For those of us who thought Jeffrey Epstein probably had a larger group of rich and powerful acquaintances than we had known about, the Wall Street Journal appears to have proven us right.
A story over the weekend says the following people spent a little (or quite a lot of time) with Epstein even after he was a registered sex offender:
- The Director of the CIA (currently)
- The Chief Legal Officer at Goldman Sachs who serves on a committee in charge of screening clients who would hurt the firm’s image
- The President of Bard College, conductor Leon Botstein
- Left-wing linguist and political commentator, Noam Chomsky
The list goes on. What struck me about the story was that it entirely neutral in tone. It didn’t say these people had done anything illegal or even wrong. It just reported on the contacts and let the readers decide for themselves. Some of the meetings scheduled with Epstein couldn’t be confirmed. None of the meetings in the article took place on Epstein’s private island in the U.S. Virgin Islands.
This is exactly what our due diligence does. We never write, “This is a bad person” or “This is a great person.” We don’t say “This looks like a low-risk investment.” We present all the facts and let our clients decide what to do with them.
For that reason, I have never testified as an expert witness about our findings, because they are drawn from sources that speak for themselves: Public records (which like ordinary business records not subject to the hearsay rule), and newspaper and other media records. We don’t assert that the newspaper got it right, or that the person’s allegations on his LinkedIn profile are correct.
We just report what we find, being careful to help our clients understand how they might want to weigh the evidence and how the evidence fits together. An SEC proxy filing that someone resides in a particular place or is a particular age is more reliable than an assertion on Instagram. People and companies do lie on SEC filings – just not that often. A drunk driving charge is something a lot of people get and recover from. A DUI around the time of a gap in a resume that covers up being fired for drinking on the job is more serious.
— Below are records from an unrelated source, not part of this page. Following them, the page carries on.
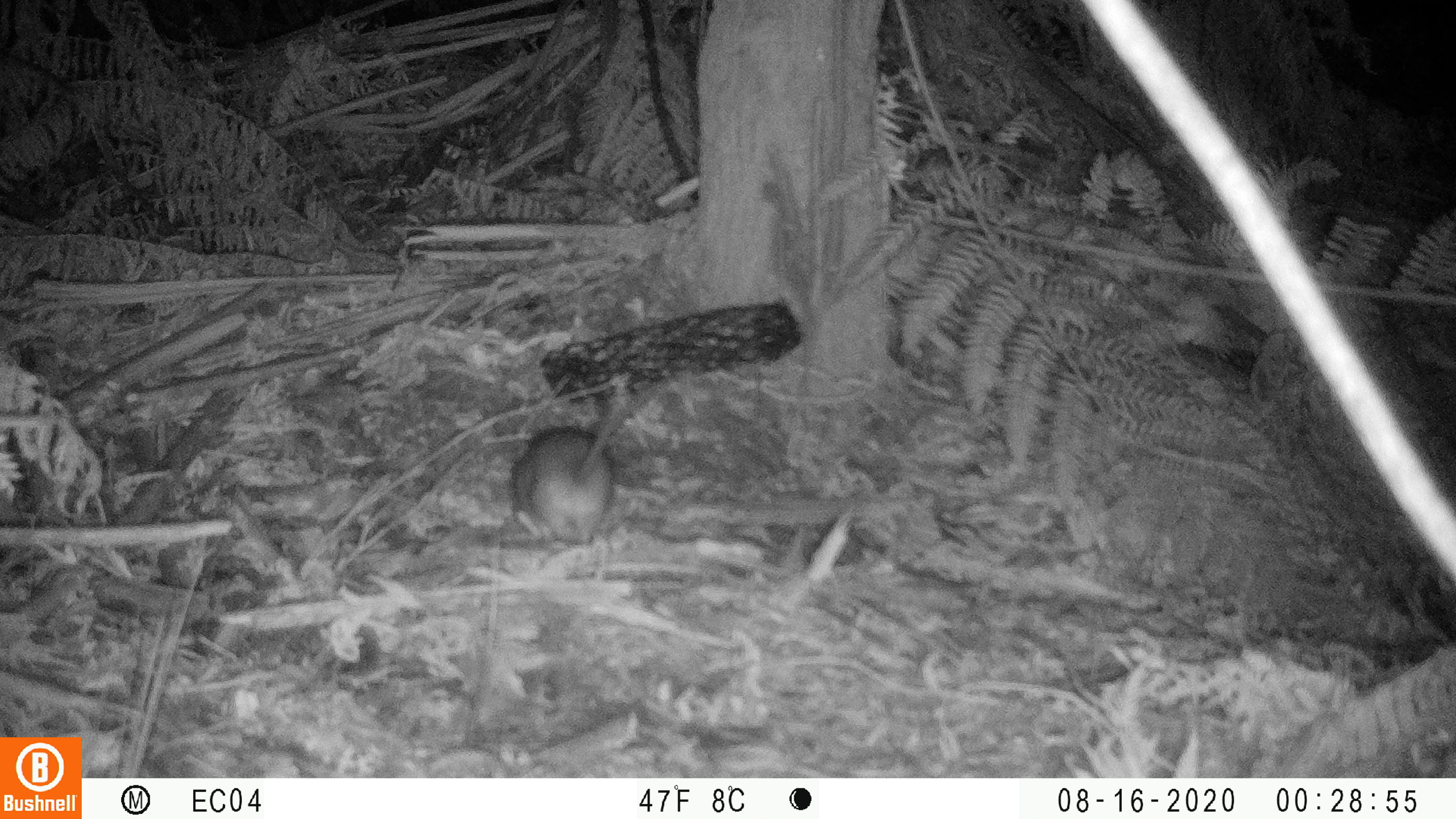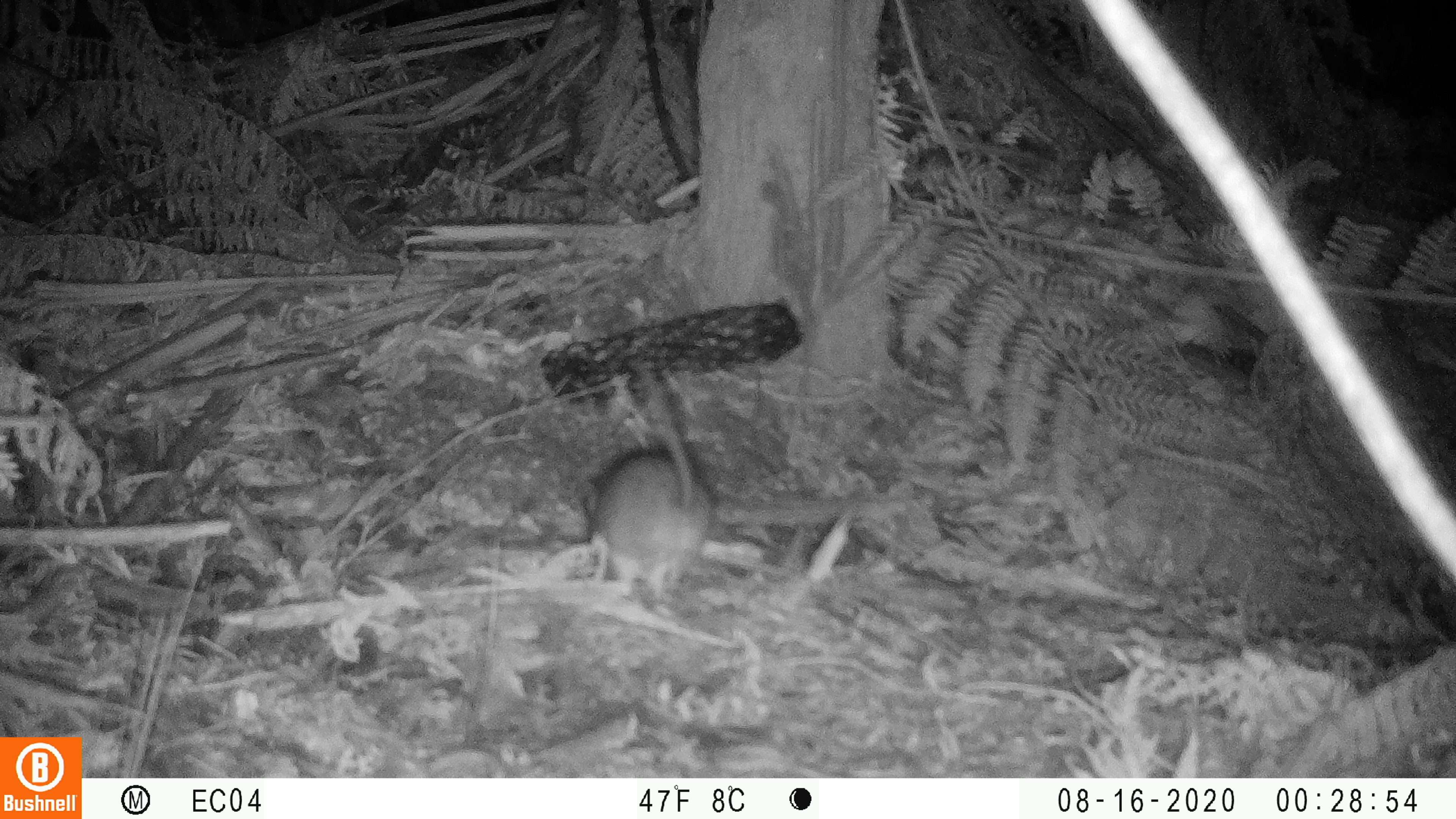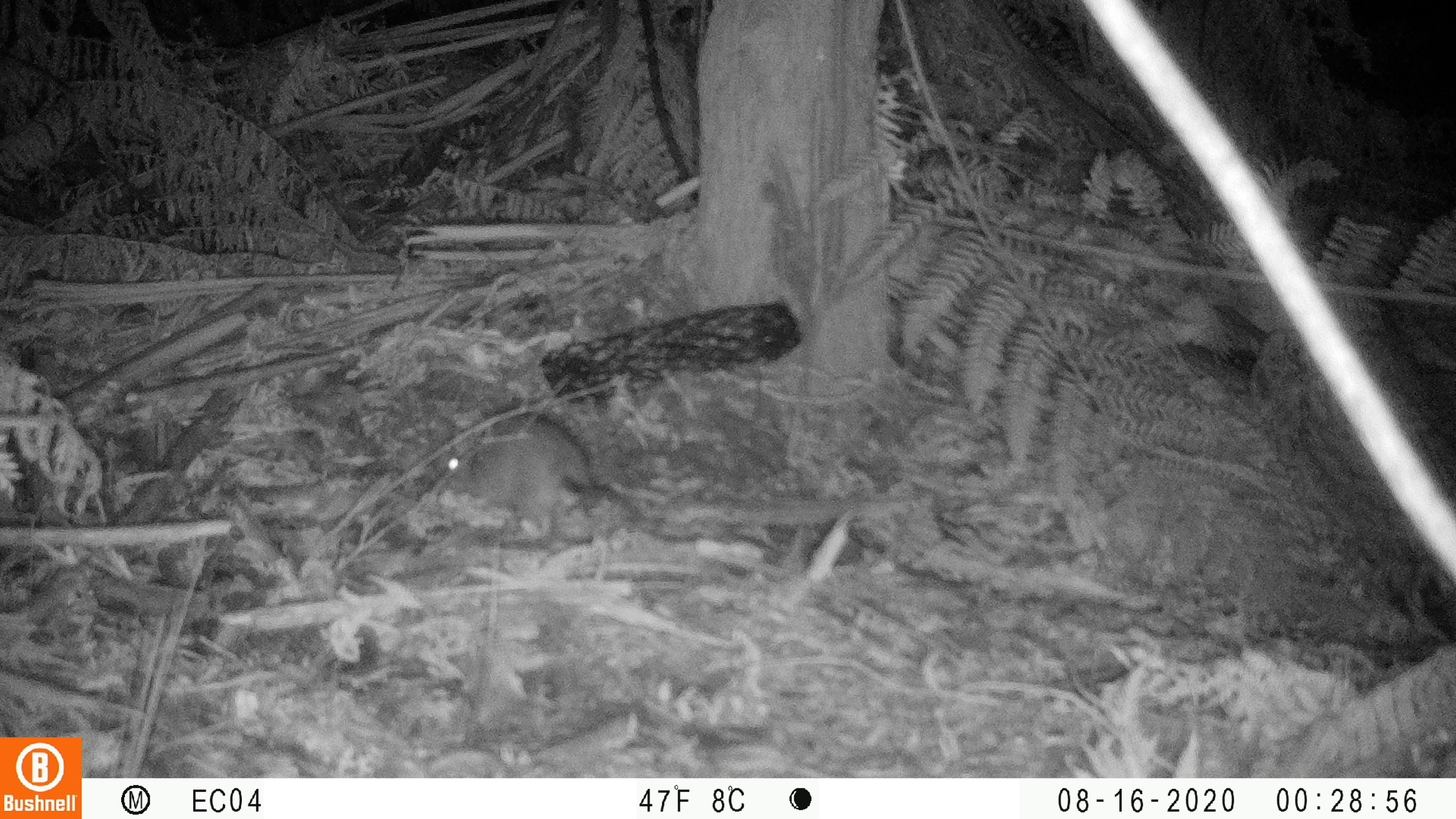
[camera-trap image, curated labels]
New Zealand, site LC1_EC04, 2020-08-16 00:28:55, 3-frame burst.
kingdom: Animalia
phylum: Chordata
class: Mammalia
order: Rodentia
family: Muridae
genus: Rattus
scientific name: Rattus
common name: rat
Rat (Rattus).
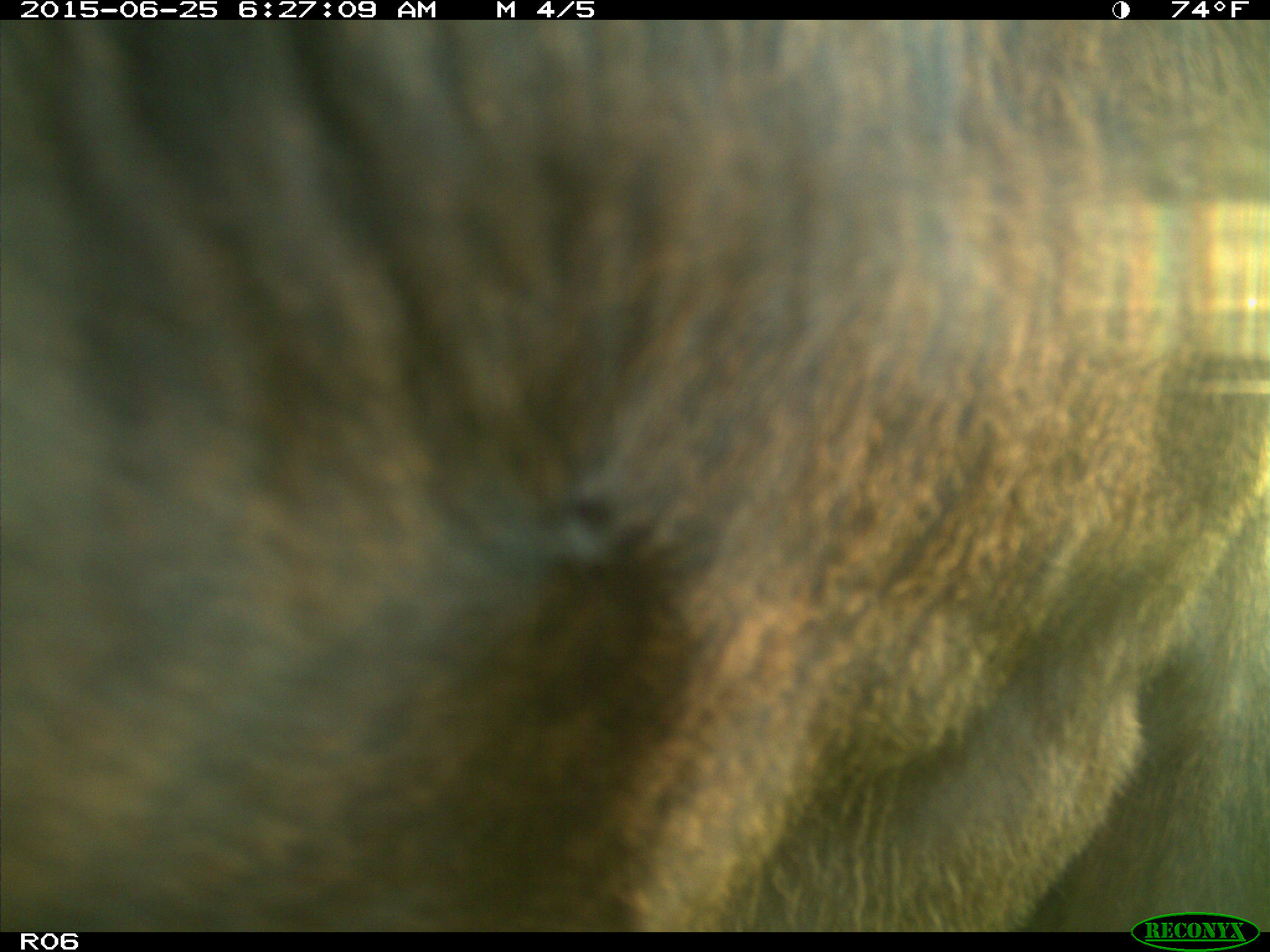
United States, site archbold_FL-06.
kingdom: Animalia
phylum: Chordata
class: Mammalia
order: Artiodactyla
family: Bovidae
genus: Bos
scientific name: Bos taurus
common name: domestic cow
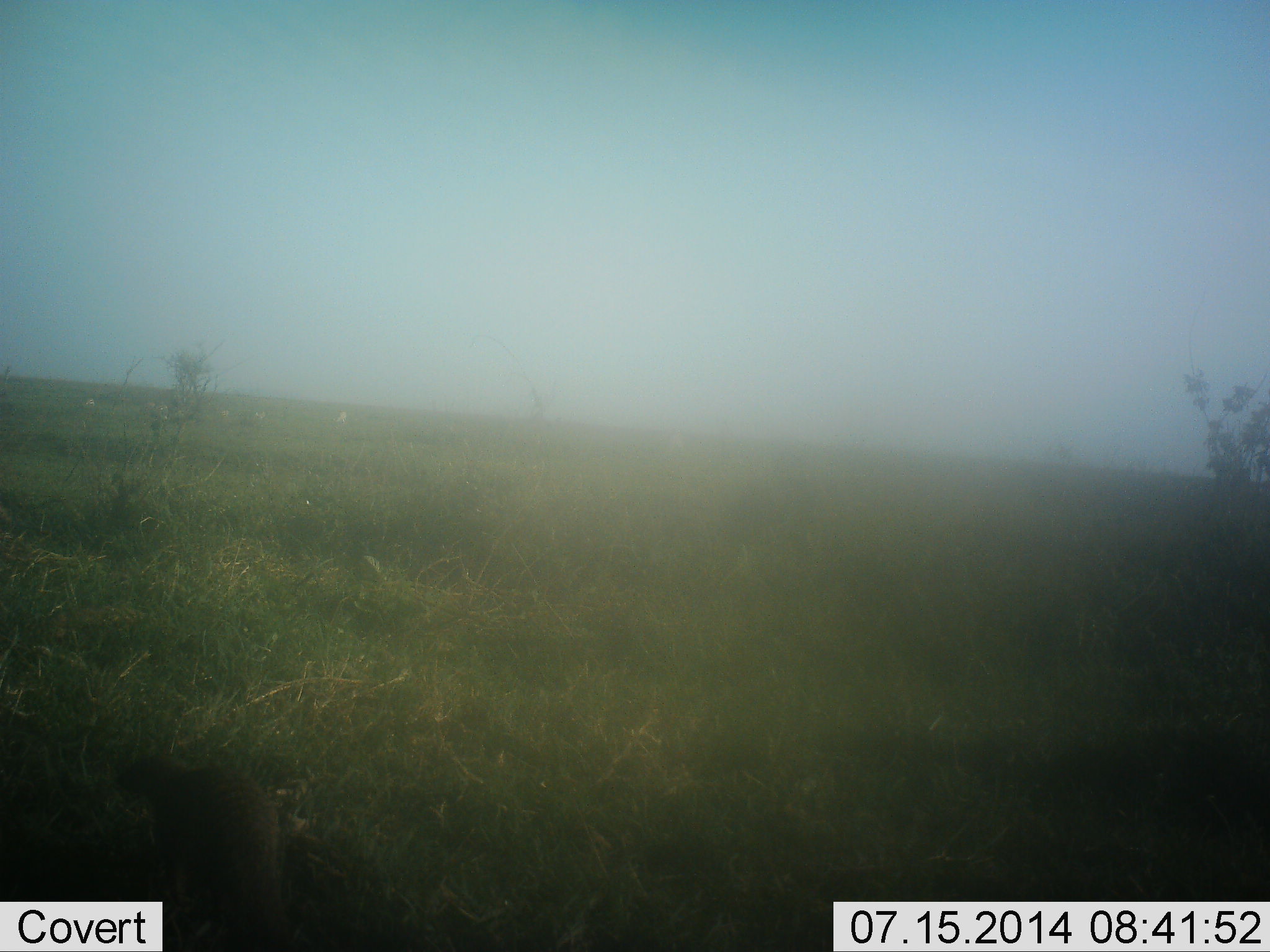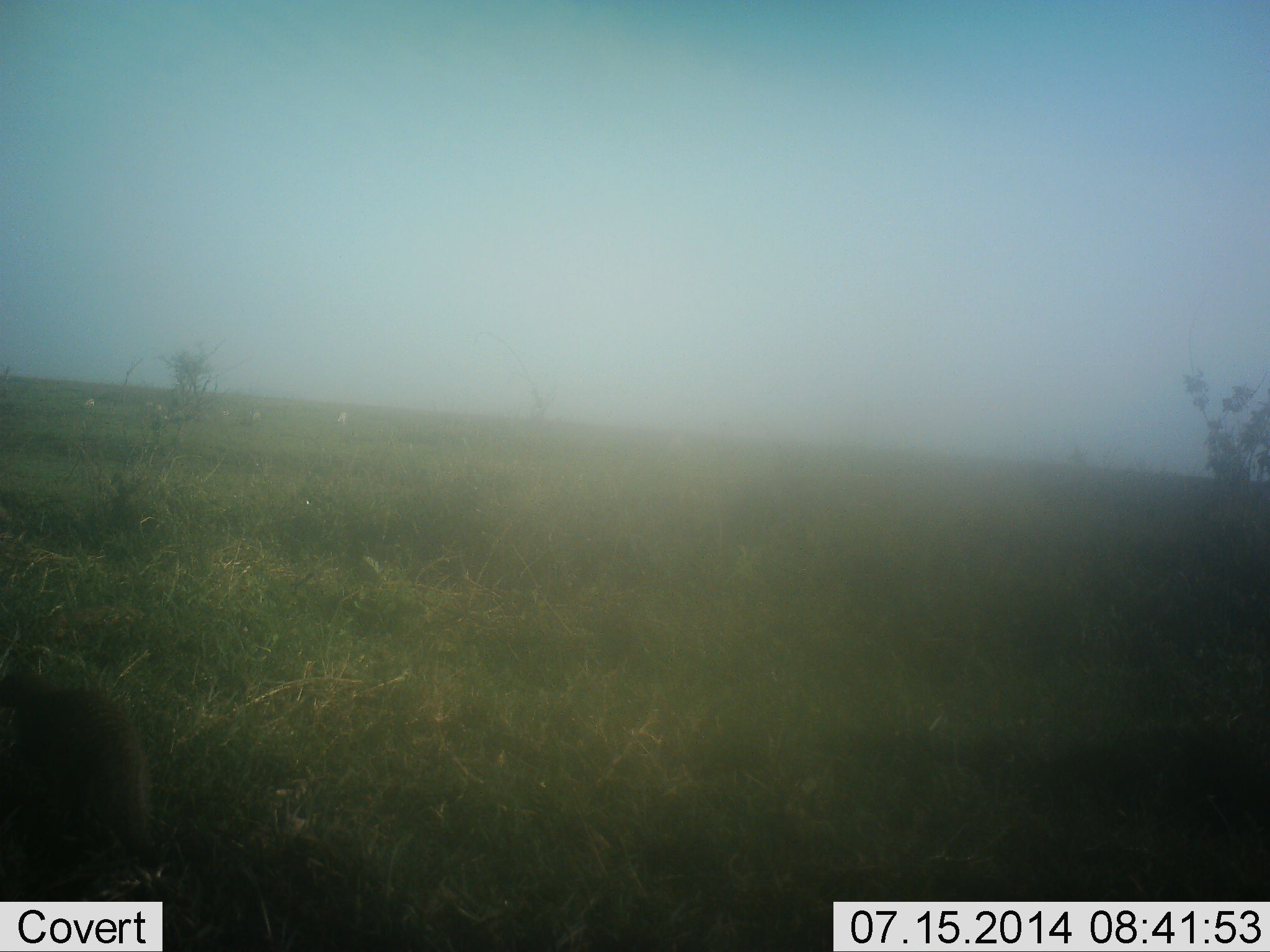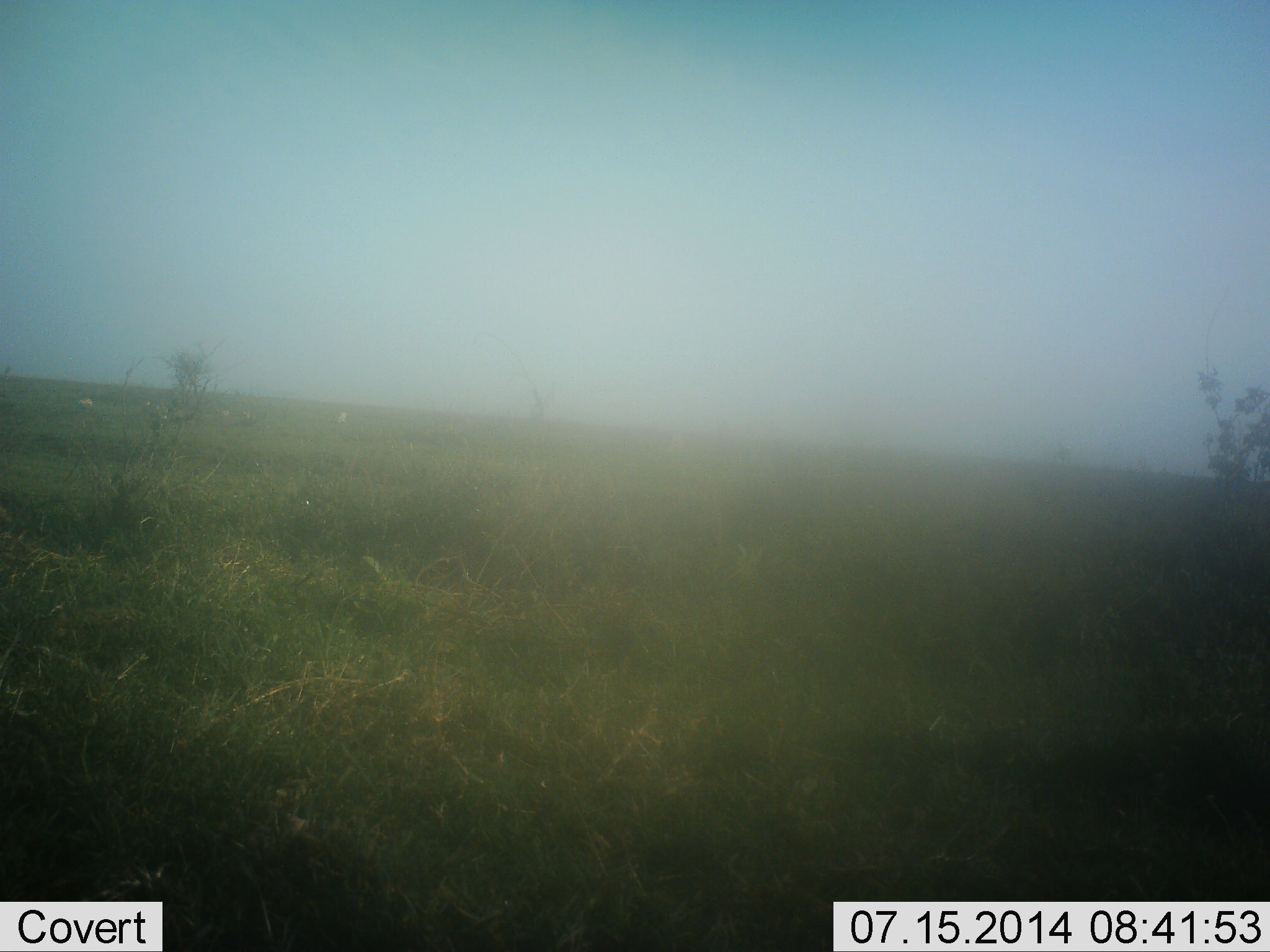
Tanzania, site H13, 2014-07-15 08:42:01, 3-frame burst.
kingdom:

Not Just About Breaking the Law
Should these famous people have remained clear of Jeffrey Epstein after he pleaded guilty in 2008 to soliciting and procuring a minor for prostitution? They did nothing illegal in doing business with such a person.
But due diligence is often about more than just the question, “Did they break the law?” Many of the people who met with Epstein told the newspaper they regretted ever knowing him, probably because what has come out about Epstein since those meetings is many times worse than one charge of soliciting and procuring (which for many would have been enough to stay clear).
The meetings with Epstein noted in the article took place between 2013 and 2017. Epstein died in prison while facing charges brought in 2019 for sex trafficking between 2002 and 2005. The U.S. Attorney for the Southern District of New York alleged that Epstein “sexually exploited and abused dozens of underage girls by enticing them to engage in sex acts with him in exchange for money.” Last year, Epstein’s longtime associate Ghislaine Maxwell was sentenced to 20 years in prison for conspiring with Epstein to sexually abuse minors.
The Felon Continuum
Many people would have looked at Epstein’s conviction from five years before and run for the hills. Others think it shameful to be penalized for losing a job or losing business for dealing with convicted felons.
Some people distinguish between associating with white collar criminals (say Michael Milken) and violent criminals (I certainly would include soliciting and procuring minors in the latter category).
On the other hand, New York actually favors people with criminal records in deciding who gets cannabis dispensary licenses. And as Leon Botstein said in the article, he met with Epstein knowing about the guilty plea because “we believe in rehabilitation.”
Many states require lawyers to report to authorities when they see evidence of an ongoing crime. If any of the people in the article had commissioned due diligence of Epstein, they would have found a past crime. Allegations in the media of more wrongdoing are certainly pertinent and reportable in the course of due diligence, but don’t amount to looking the other way when a crime is clearly being committed.
However I personally come down on the issue of Epstein or anyone else (and I am happy to give clients my views if asked), my due diligence just reports and lets the clients come to their own conclusions about whether to do business with the person in question. Sometimes their conclusions are not the ones I would have made.
But that is the client’s business, not mine.